If a legal entity owns Swiss real estate, such real estate can be acquired indirectly by purchasing shares in the relevant legal entity. In this circumstance, the buyer and seller will engage in a share sale and purchase agreement, which does not need to be notarized. Furthermore, no registration with the land registry is necessary since the immediate owner of the property stays the same. Share deals are not commonly used in real estate transactions in Switzerland due to their complexity and due diligence requirements.
Real Estate Due Diligence
Prior to purchasing real estate, most real estate investors conduct due diligence. Because registration with the land register is conclusive legal, due diligence entails analyzing the land register extract and its accompanying papers, which include all important property information.
Furthermore, in legal, due diligence for a real estate transaction, the following areas are often reviewed:
- All current lease agreements provided that they are transferred to the buyer by operation of law following the sale’s completion;
- Environmental law concerns, given that the legal owner of property investment has some responsibility risks as a result of such problems (see section 3 below);
- A possible violation of the Lex Koller, given that any violation may constitute the transaction null and invalid (see section 4 below);
- Potential zoning laws and other public law limitations
- In addition to legal, due diligence, prudent bidders perform tax, technical, and financial due diligence.
Typical Representations and Warranties
In asset transactions, representations and warranties are often provided on a limited basis. First and foremost, a seller often does not make any assurance as to the structure’s content, i.e., any seller warranty in that regard is usually excluded to the greatest degree authorized by law.
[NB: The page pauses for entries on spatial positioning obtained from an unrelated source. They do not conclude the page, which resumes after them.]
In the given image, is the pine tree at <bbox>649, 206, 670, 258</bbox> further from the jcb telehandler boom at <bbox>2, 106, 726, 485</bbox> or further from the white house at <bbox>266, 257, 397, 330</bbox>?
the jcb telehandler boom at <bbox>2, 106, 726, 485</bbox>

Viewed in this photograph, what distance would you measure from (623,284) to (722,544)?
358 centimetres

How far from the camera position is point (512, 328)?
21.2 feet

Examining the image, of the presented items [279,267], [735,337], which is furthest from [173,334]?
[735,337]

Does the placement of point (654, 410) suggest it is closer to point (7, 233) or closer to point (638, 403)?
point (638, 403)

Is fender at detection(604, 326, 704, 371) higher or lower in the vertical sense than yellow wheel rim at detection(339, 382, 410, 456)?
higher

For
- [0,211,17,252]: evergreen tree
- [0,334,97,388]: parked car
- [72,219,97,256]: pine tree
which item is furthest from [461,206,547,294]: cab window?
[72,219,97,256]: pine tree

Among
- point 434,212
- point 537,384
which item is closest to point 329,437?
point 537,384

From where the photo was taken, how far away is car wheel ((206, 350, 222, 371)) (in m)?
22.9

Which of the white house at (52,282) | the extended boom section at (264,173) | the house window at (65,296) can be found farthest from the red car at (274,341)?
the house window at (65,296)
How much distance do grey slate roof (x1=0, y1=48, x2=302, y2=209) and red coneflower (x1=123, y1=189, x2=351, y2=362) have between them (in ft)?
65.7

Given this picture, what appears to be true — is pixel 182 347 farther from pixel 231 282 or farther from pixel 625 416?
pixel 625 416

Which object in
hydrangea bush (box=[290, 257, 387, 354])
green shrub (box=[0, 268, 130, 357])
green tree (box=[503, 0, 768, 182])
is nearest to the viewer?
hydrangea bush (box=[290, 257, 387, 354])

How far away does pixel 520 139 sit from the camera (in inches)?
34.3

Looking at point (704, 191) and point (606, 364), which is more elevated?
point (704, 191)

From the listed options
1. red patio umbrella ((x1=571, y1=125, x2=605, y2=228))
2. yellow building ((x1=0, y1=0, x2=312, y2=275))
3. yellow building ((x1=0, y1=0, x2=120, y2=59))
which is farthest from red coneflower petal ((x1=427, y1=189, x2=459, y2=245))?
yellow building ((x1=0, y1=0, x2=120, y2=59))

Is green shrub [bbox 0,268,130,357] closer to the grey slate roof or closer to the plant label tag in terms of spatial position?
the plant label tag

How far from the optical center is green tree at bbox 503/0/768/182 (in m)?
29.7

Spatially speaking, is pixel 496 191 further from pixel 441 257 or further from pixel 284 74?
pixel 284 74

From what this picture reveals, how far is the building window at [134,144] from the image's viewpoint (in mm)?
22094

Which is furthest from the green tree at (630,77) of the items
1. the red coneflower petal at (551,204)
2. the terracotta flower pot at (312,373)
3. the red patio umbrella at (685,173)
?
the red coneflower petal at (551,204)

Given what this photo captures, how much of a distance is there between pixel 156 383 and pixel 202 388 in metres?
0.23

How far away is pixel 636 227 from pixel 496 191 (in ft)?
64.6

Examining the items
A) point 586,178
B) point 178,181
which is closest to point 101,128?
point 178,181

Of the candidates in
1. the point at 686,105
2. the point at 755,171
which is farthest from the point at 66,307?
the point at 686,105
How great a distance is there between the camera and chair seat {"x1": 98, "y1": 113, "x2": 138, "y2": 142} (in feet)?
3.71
However, it is common practice for sellers to make statements about the accuracy of rent rolls and due diligence information and data that the buyer cannot independently verify (i.e., pending or threatened litigation, tax payments, etc.). In certain situations, representations, warranties, and/or indemnities may be provided about current or possible contaminations of the soil or parts of the building.
As a result of the transaction structure, extra guarantees are often provided in share transactions. A share sale and purchase agreement will often include corporate warranties about the company’s proper orientation and legal existence, accurate and correct presentation of financial statements, and title to shares. However, in share purchases, most of the seller’s guarantees are often set at an agreed-upon value; normally, this restriction does not apply to the seller’s title warranty.
In the case of a misrepresentation, the seller is obligated to compensate the buyer for any resulting damage. In shareholdings, a portion of the purchase money is sometimes kept in escrow for a certain time to protect the buyer.